Task instructions:
Below are records with pictures in them; print them exactly, omitting the pictures.

◇ ◇ ◇ ◇

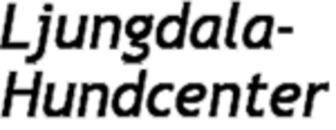 Ljungdala-Hundcenter logo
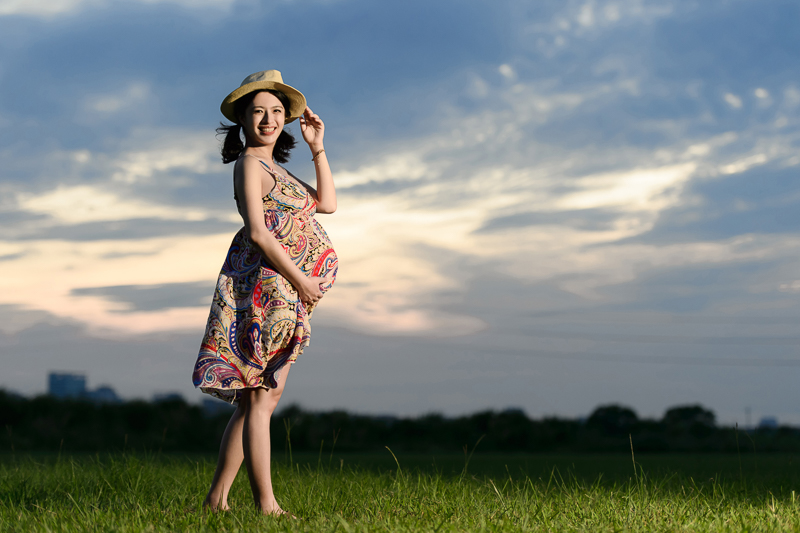孕婦寫真, 孕婦寫真推薦, 新竹孕婦寫真, 新祕巴洛克,DSC_6443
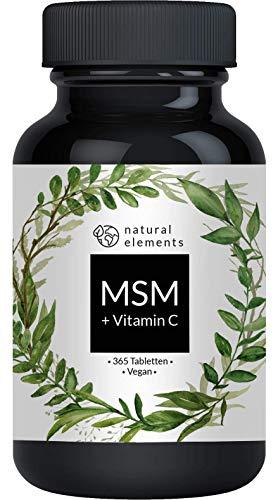 MSM 2000mg* mit natürlichem Vitamin C - Einführungspreis - 365 Tabletten - *Pro Tagesdosis - Laborgeprüft, hochdosiert, vegan, hergestellt in Deutschland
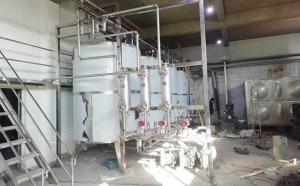 山东某大型乳业客户冰水速冷及室外奶仓安装现场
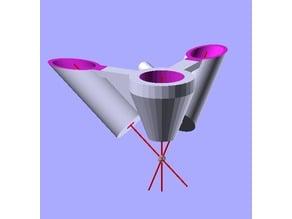 K40 Laser Air Nozzle + Double Pointer Mount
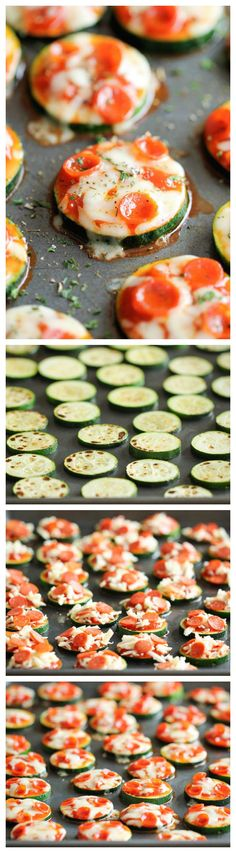 Healthy Snacks Zucchini Pizza Bites - Healthy, nutritious pizza bites that come together in just 20 minutes with only 5 ingredients! - Healthy, nutritious pizza bites that come together in just 15 minutes with only 5 ingredients! Zucchini Pizza Happen, Zucchini Pizza Bites, Zucchini Appetizers, Zucchini Cake, Cheese Appetizers, Appetizer Recipes, Snack Recipes, Cooking Recipes, Party Appetizers
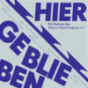 HIER\GEBLIEBEN Podcast Download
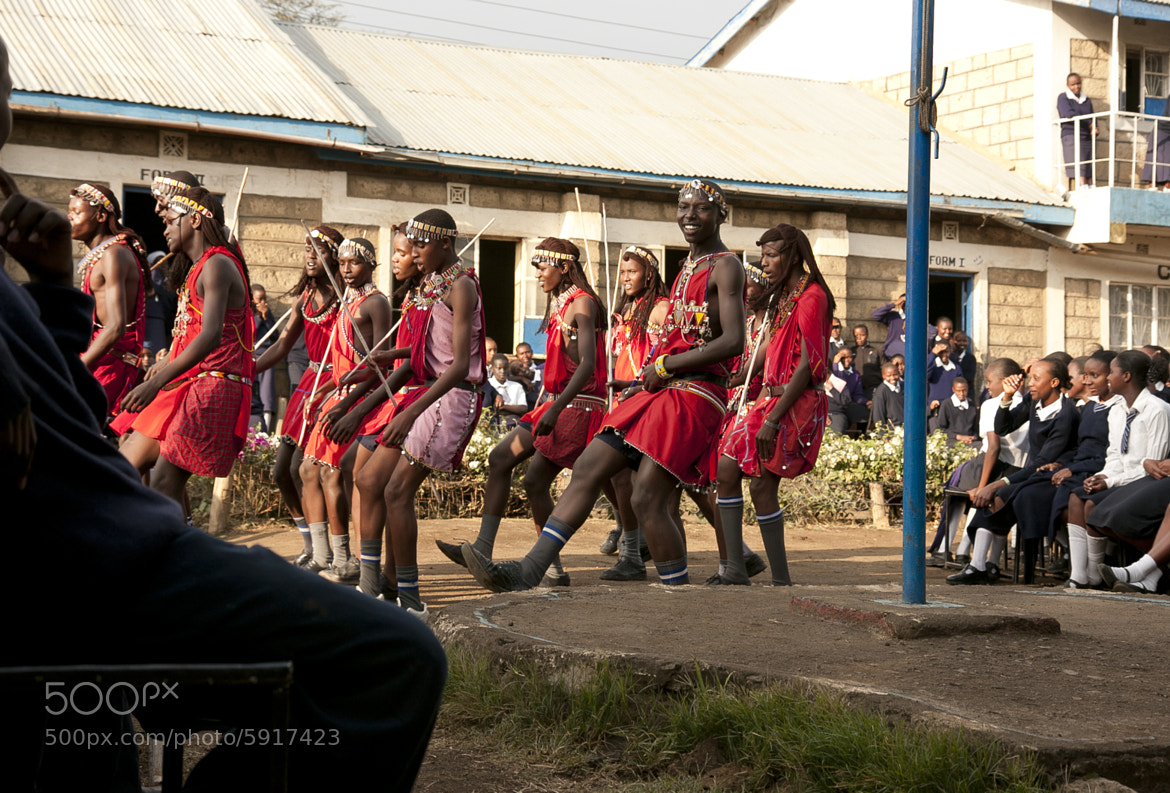 Photograph Proud Performers by Jonathan Fuhrken on 500px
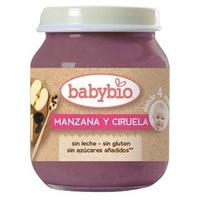 Tarrito De Manzana Y Ciruela ( 4 Meses )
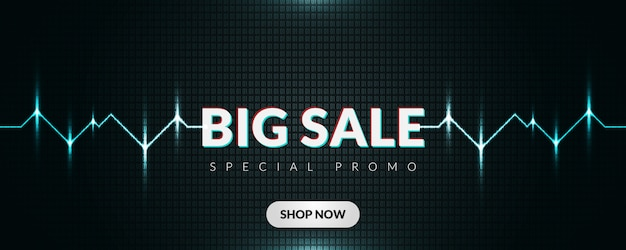 Big sale promotion banner with dark and glowing lines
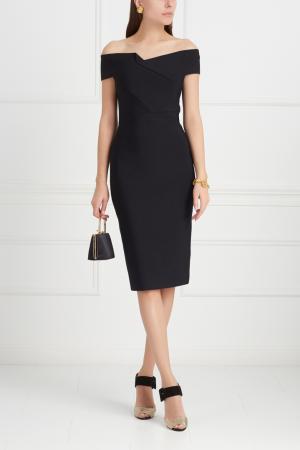 Однотонное платье Belvedere Roland Mouret. Цвет: черный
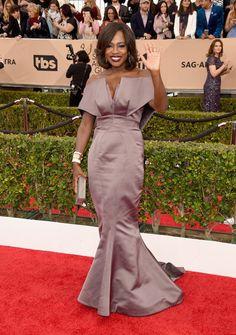 Os 10 melhores looks dos SAG Awards - Moda & Style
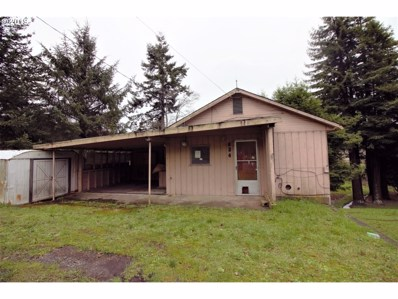 634 E St, Coos Bay, OR 97420 - MLS#: 19147845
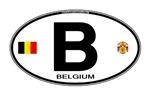 Belgium Euro Oval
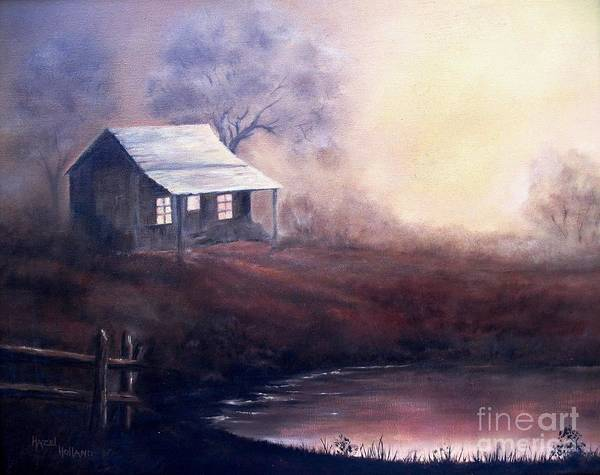 Wall Art - Painting - Morning Reflections by Hazel Holland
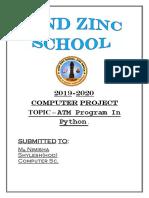 computer p3roject python.pdf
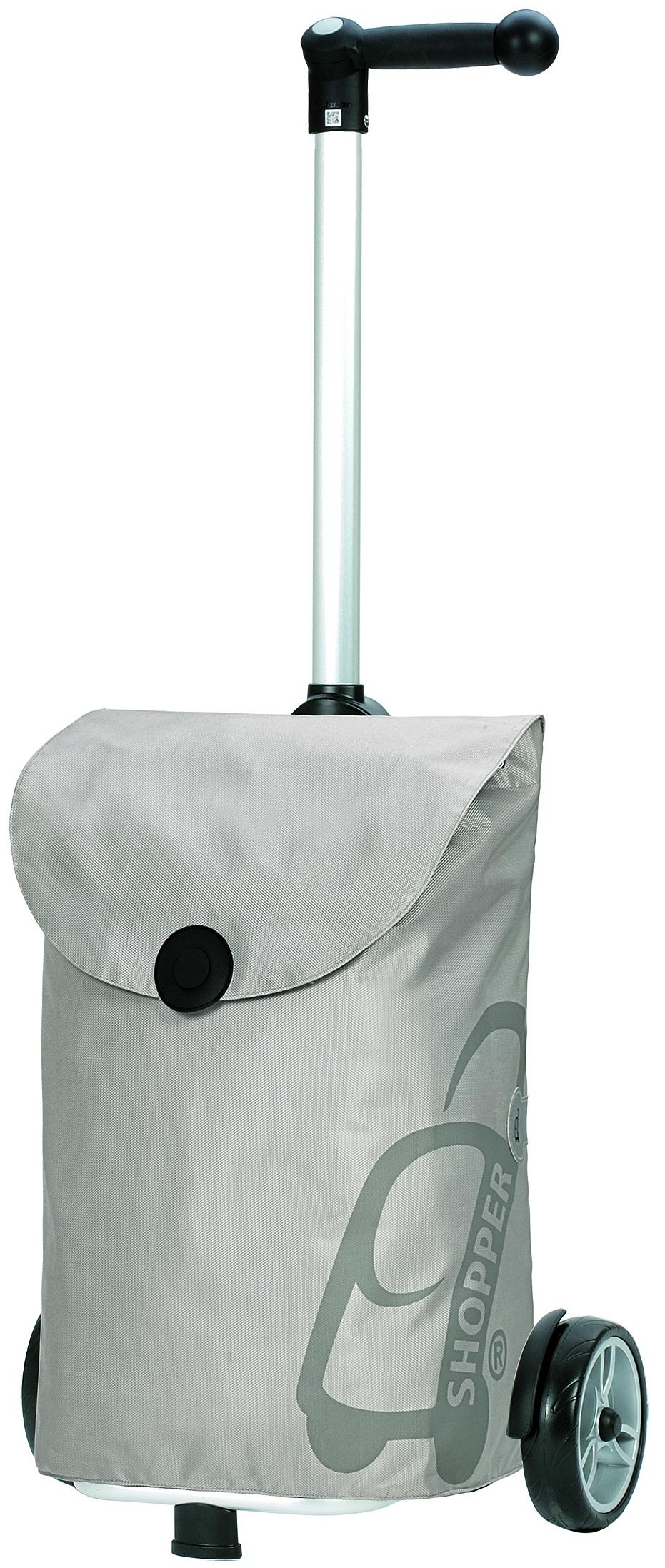 Andersen Nákupní taška na kolečkách UNUS SHOPPER® PEPE 140-050-20 stříbrná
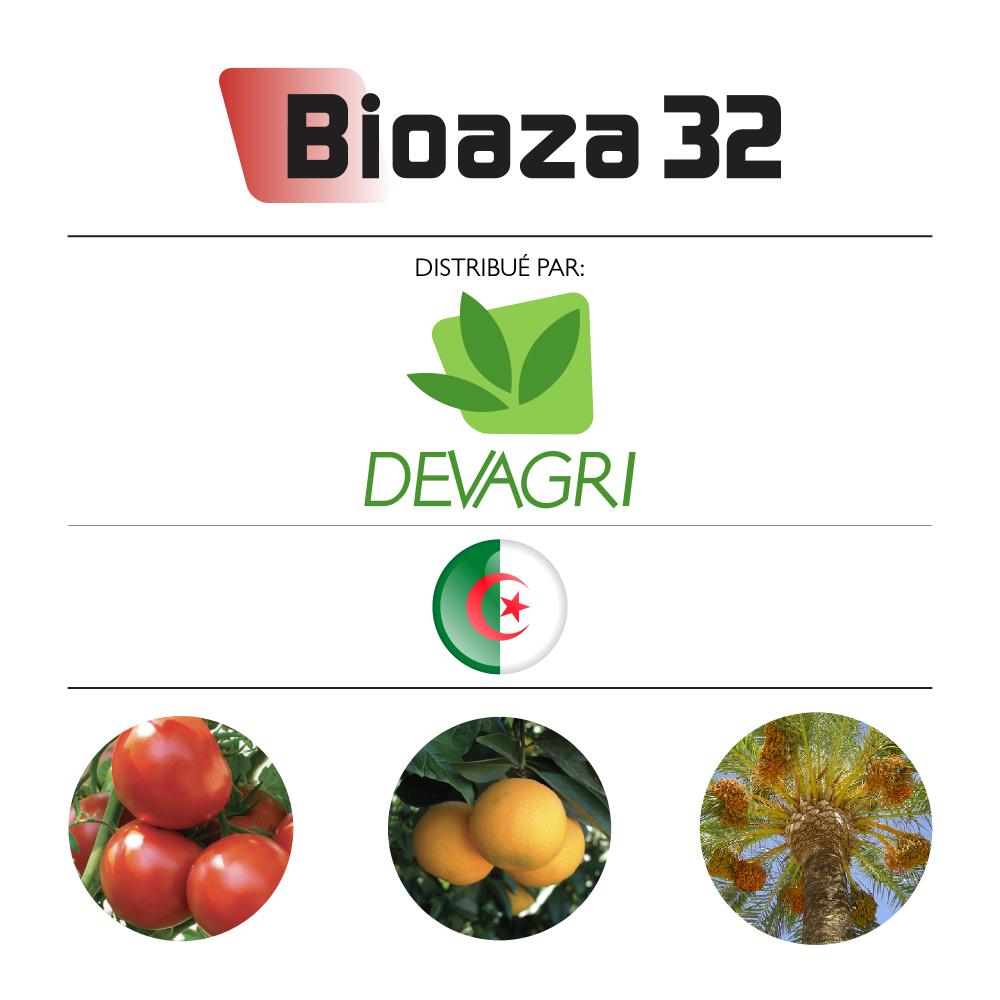 Bioaza 32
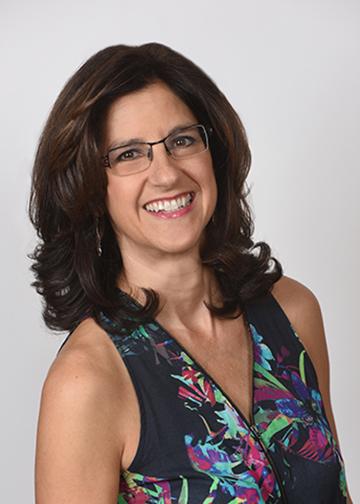 Karen Kalantzis CEO, KSueK Image Consulting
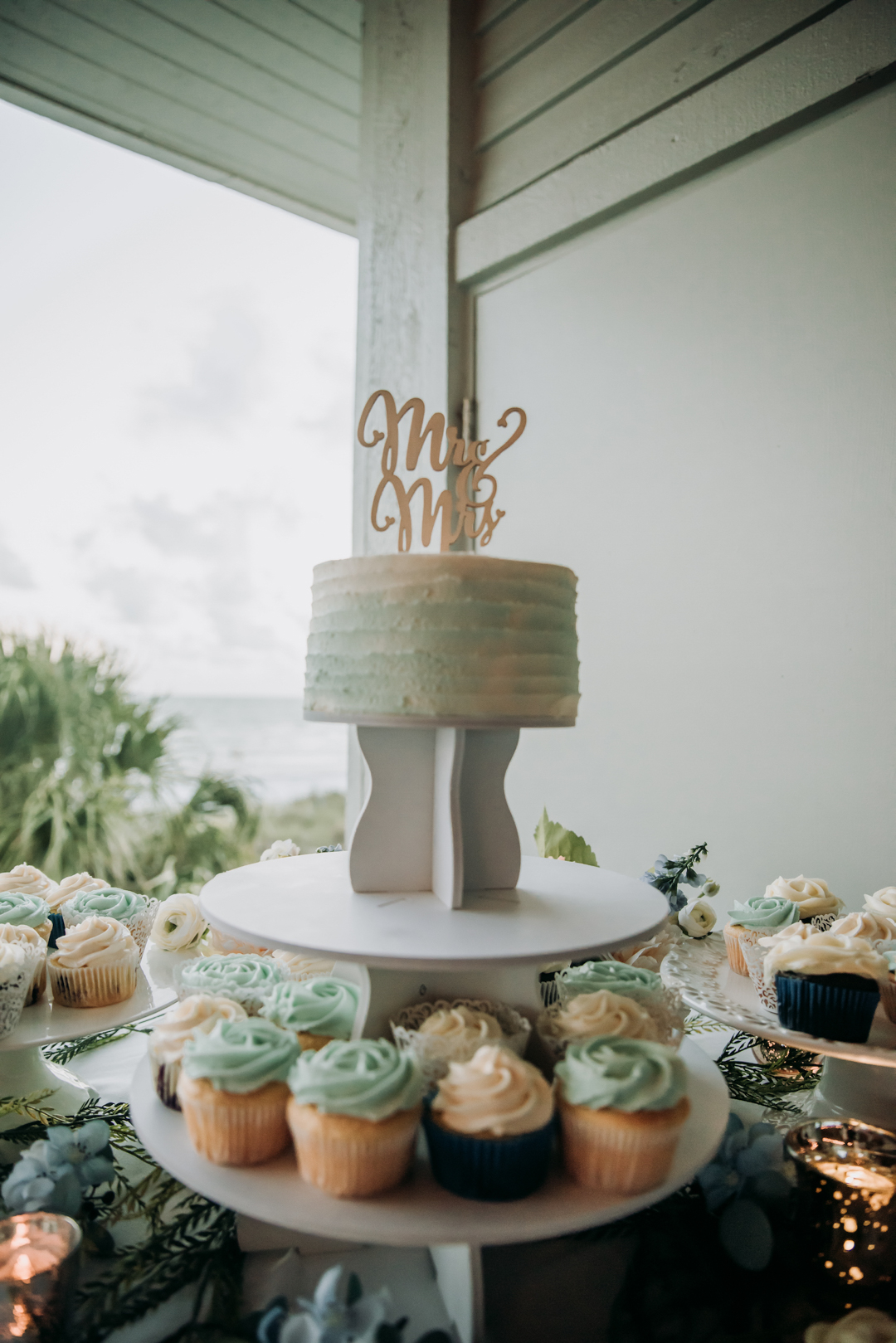 honeymoon-island-wedding-anastasia-noel-194.jpg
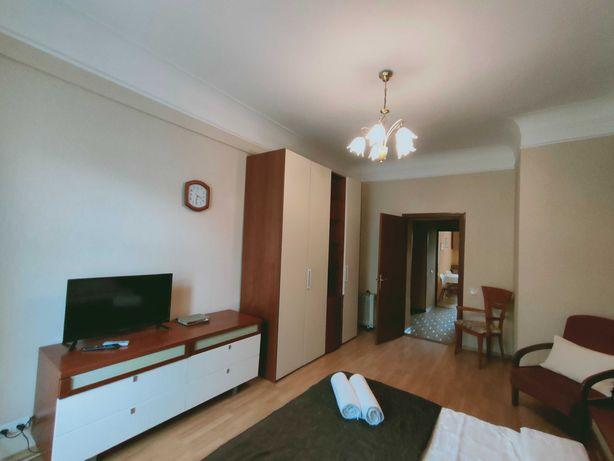 Аренда 3-х комнатной в Клубном доме ул. Мазепы м Арсенальная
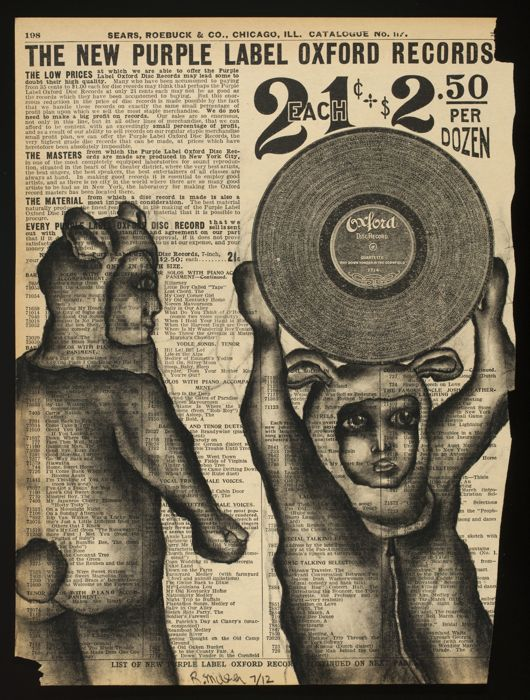 """The Record Thieves, 2012   Charcoal on antique catalog page 8 1/2"""" x 11"""""""
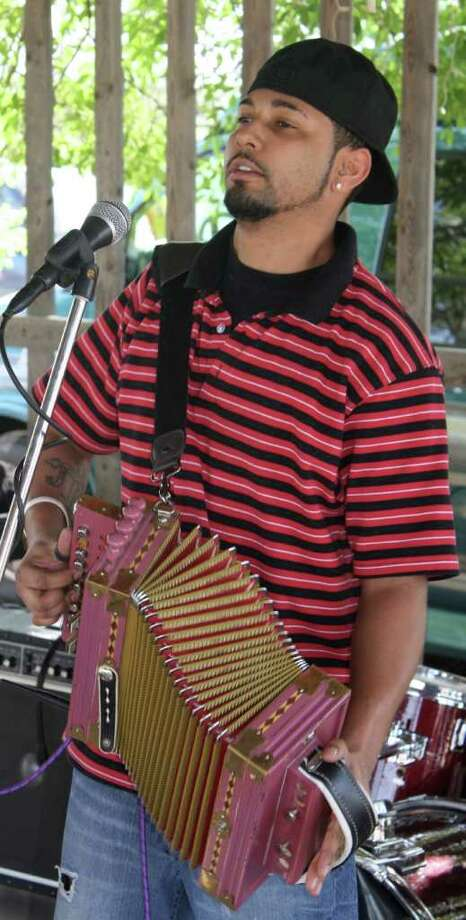 Cedryl Ballou & the Zydeco Trendsetters are among the Cajun Festival's entertainers. JIME BEAL JR. / EXPRESS-NEWS
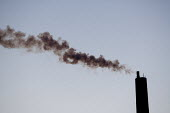 Smoke from a chimney. Stanlow Oil Refinery, Essar Energy, Ellesmere Port, Chesire. - John Harris - 12-03-2013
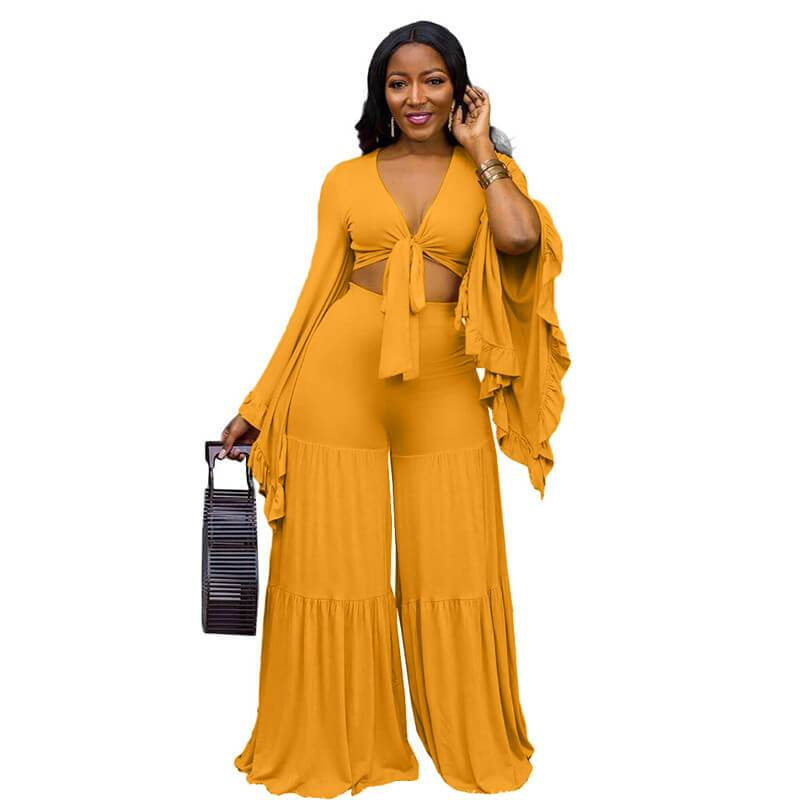 Plus Size Ruffle 2 Piece Lace-up Top - yellow color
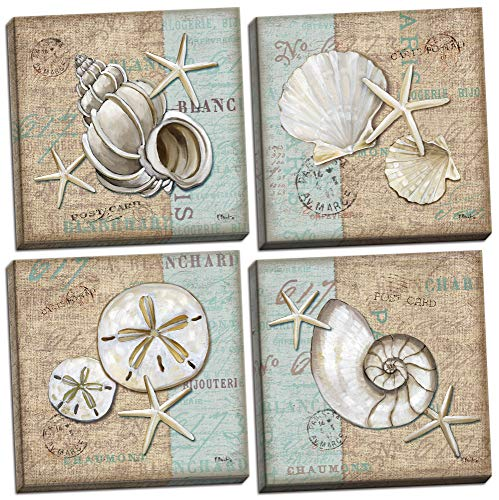 (Gango Home Decor Trendy Coastal Art Shells on Linen and Postcard Style-Background, Four 12 by 12-Inch Canvases; Ready to Hang! Teal/White/Brown)
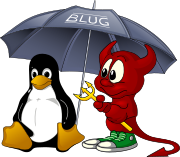 Bergen Linux (and BSD) User Group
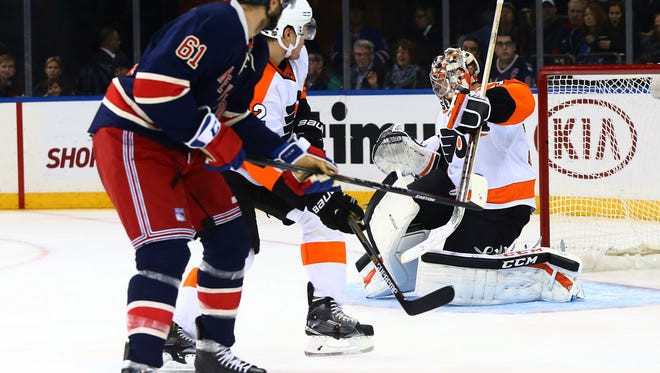 Goalie Steve Mason and the Flyers are looking to top the Rangers after getting beat by them 3-2 last weekend.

◇ ◇ ◇ ◇

Solution for this problem:
 Ljungdala-Hundcenter logo
孕婦寫真, 孕婦寫真推薦, 新竹孕婦寫真, 新祕巴洛克,DSC_6443
 MSM 2000mg* mit natürlichem Vitamin C - Einführungspreis - 365 Tabletten - *Pro Tagesdosis - Laborgeprüft, hochdosiert, vegan, hergestellt in Deutschland
 山东某大型乳业客户冰水速冷及室外奶仓安装现场
 K40 Laser Air Nozzle + Double Pointer Mount
 Healthy Snacks Zucchini Pizza Bites - Healthy, nutritious pizza bites that come together in just 20 minutes with only 5 ingredients! - Healthy, nutritious pizza bites that come together in just 15 minutes with only 5 ingredients! Zucchini Pizza Happen, Zucchini Pizza Bites, Zucchini Appetizers, Zucchini Cake, Cheese Appetizers, Appetizer Recipes, Snack Recipes, Cooking Recipes, Party Appetizers
 HIER\GEBLIEBEN Podcast Download
 Photograph Proud Performers by Jonathan Fuhrken on 500px
 Tarrito De Manzana Y Ciruela ( 4 Meses )
 Big sale promotion banner with dark and glowing lines
 Однотонное платье Belvedere Roland Mouret. Цвет: черный
 Os 10 melhores looks dos SAG Awards - Moda & Style
 634 E St, Coos Bay, OR 97420 - MLS#: 19147845
 Belgium Euro Oval
 Wall Art - Painting - Morning Reflections by Hazel Holland
 computer p3roject python.pdf
 Andersen Nákupní taška na kolečkách UNUS SHOPPER® PEPE 140-050-20 stříbrná
 Bioaza 32
 Karen Kalantzis CEO, KSueK Image Consulting
 honeymoon-island-wedding-anastasia-noel-194.jpg
 Аренда 3-х комнатной в Клубном доме ул. Мазепы м Арсенальная
 """The Record Thieves, 2012   Charcoal on antique catalog page 8 1/2"""" x 11"""""""
 Cedryl Ballou & the Zydeco Trendsetters are among the Cajun Festival's entertainers. JIME BEAL JR. / EXPRESS-NEWS
 Smoke from a chimney. Stanlow Oil Refinery, Essar Energy, Ellesmere Port, Chesire. - John Harris - 12-03-2013
 Plus Size Ruffle 2 Piece Lace-up Top - yellow color
 (Gango Home Decor Trendy Coastal Art Shells on Linen and Postcard Style-Background, Four 12 by 12-Inch Canvases; Ready to Hang! Teal/White/Brown)
 Bergen Linux (and BSD) User Group
 Goalie Steve Mason and the Flyers are looking to top the Rangers after getting beat by them 3-2 last weekend.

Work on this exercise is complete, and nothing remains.